Un moratoire pour préserver les droits fondamentaux

Le CNLE renouvelle sa demande d’un moratoire sur la mise en œuvre du décret Face à l’ampleur des risques identifiés. Il s’agit de garantir que personne ne puisse rester sans revenu , sans droit ni recours, conformément à l’exigence constitutionnelle d’universalité de la protection sociale.

Le Conseil appelle à sanctuariser un revenu plancher, à revaloriser le RSA, et à repenser l’accompagnement dans une logique respectueuse des aspirations et des libertés des personnes. Il invite à un débat de société sur le modèle de solidarité que nous souhaitons promouvoir : « La lutte contre la pauvreté concerne toute la société et s’inscrit dans l’objectif d’universalité de la protection sociale, à laquelle les dispositions du décret contreviennent manifestement ».

Le travail social, rempart contre l’exclusion

Dans ce contexte, la mobilisation des travailleurs sociaux apparaît plus nécessaire que jamais. Leur expertise, leur engagement et leur capacité à créer du lien sont des atouts précieux pour accompagner les personnes en difficulté, prévenir les ruptures de droits et défendre une approche humaniste de l’insertion. Or tout est pensé comme si leur travail n’existait pas.

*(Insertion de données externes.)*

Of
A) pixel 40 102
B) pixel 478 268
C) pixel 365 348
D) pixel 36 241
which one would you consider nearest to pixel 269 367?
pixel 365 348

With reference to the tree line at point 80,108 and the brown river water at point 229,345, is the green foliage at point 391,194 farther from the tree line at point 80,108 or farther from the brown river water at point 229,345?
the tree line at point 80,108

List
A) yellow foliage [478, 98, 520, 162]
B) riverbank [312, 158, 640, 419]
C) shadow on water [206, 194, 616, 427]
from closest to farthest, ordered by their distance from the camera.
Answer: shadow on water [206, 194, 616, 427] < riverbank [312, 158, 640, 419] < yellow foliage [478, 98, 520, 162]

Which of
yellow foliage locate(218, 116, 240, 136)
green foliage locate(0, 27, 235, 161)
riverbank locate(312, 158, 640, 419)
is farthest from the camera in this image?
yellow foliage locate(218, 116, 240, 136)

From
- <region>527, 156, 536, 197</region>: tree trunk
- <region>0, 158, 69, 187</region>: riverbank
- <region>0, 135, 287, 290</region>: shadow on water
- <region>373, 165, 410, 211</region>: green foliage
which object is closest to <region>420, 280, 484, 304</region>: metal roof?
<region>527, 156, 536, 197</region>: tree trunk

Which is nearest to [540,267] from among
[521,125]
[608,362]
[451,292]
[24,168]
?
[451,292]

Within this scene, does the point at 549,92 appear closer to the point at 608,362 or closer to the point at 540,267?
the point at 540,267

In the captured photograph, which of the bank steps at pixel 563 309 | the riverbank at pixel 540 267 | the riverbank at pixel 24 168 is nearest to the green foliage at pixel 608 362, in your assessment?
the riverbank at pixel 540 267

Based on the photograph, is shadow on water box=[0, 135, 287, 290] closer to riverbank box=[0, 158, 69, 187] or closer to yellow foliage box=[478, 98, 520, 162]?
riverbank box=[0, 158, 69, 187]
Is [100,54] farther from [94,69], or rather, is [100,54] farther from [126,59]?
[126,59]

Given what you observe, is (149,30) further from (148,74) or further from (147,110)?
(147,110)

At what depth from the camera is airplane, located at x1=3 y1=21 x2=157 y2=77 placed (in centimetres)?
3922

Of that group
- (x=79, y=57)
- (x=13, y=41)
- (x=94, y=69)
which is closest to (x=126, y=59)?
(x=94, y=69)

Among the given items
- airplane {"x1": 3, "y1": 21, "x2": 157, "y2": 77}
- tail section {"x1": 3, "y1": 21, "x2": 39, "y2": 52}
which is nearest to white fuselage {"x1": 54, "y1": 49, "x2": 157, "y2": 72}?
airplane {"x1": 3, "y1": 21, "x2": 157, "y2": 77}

Leur action se heurte à des contraintes croissantes : surcharge administrative, manque de moyens, injonctions contradictoires entre contrôle et accompagnement. Nombreux sont ceux qui alertent sur le risque de voir leur mission dévoyée, réduite à une logique de gestion des sanctions au détriment du soutien, de l’écoute et de l’émancipation.

En outre, il ne faut pas s’illusionner. Ces décisions de sanctions seront pilotées par des algorithmes et le recours à l’intelligence artificielle est déormais priorisé. France Travail expérimente des outils permettant des « accompagnements » automatisés qui n’ont rien à voir avec l’accompagnement réalisé par un travailleur social.

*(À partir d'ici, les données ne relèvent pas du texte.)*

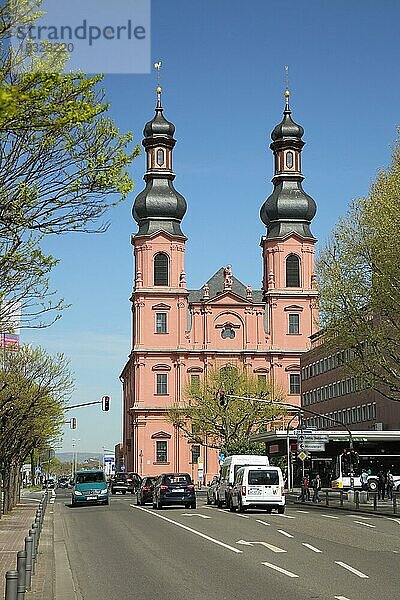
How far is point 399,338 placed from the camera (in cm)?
4088

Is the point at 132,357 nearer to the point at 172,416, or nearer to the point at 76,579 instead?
A: the point at 172,416

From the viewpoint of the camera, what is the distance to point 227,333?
117 metres

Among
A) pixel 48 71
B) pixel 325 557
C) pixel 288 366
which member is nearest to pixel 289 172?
pixel 288 366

Pour une politique de l’insertion fondée sur la confiance et la dignité

L’avis du CNLE est aussi un appel à la réflexion et à l’action collective. Il invite à repenser la politique d’insertion non pas comme une suite d’obligations et de sanctions, mais comme un accompagnement global, respectueux des personnes et de leurs parcours. Il rappelle que la pauvreté n’est pas un choix, mais le résultat de défaillances structurelles auxquelles il appartient à la société tout entière de répondre.

En valorisant le travail social et en défendant les droits des allocataires, le CNLE porte une voix indispensable dans le débat public. Il nous interpelle sur notre responsabilité collective à garantir à chacun les moyens de vivre dignement, et à refuser une politique qui, sous couvert d’efficacité, risque d’accentuer l’exclusion et la stigmatisation des plus vulnérables.

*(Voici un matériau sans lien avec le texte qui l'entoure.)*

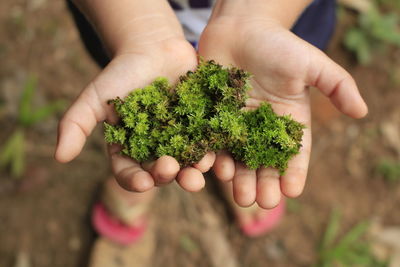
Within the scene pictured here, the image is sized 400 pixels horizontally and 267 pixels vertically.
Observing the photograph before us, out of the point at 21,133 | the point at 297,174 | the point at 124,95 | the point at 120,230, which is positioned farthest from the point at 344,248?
the point at 21,133

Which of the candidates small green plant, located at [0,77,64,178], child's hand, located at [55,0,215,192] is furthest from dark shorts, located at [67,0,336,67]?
small green plant, located at [0,77,64,178]

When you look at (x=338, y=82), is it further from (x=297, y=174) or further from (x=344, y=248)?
(x=344, y=248)

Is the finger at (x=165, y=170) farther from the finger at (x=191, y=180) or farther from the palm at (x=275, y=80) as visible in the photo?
the palm at (x=275, y=80)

« Si je n’avais pas eu ma famille pour me soutenir, j’aurais mis fin à mes jours, car c’était trop humiliant et je n’avais pas la force de trouver un quelconque travail : j’étais épuisée de devoir courir partout pour trouver une solution à cette situation », témoigne une allocataire du RSA, citée par le CNLE.

Nous allons tout droit vers une maltraitance institutionnelle généralisée à l’encontre des personnes qui vivent la grande pauvreté. ATD Quart Monde en a fait une campagne de sensibilisation. L’association en a fait une campagne et a développé un plaidoyer que je vous invite à découvrir ici. Vous pouvez aussi signer une pétition qui s’intitule « Imagine-t-on sanctionner financièrement une personne qui ne dispose que de 636 euros par mois pour survivre ? »  Vous pouvez la signer ici.

Ce témoignage, comme tant d’autres, nous oblige à ne pas détourner le regard. Il nous rappelle que derrière chaque chiffre, chaque mesure et dossier, il y a des vies, des espoirs, des fragilités. Il appartient à chacun, professionnels de l’aide, décideurs, citoyens, de défendre une société qui ne laisse personne au bord du chemin.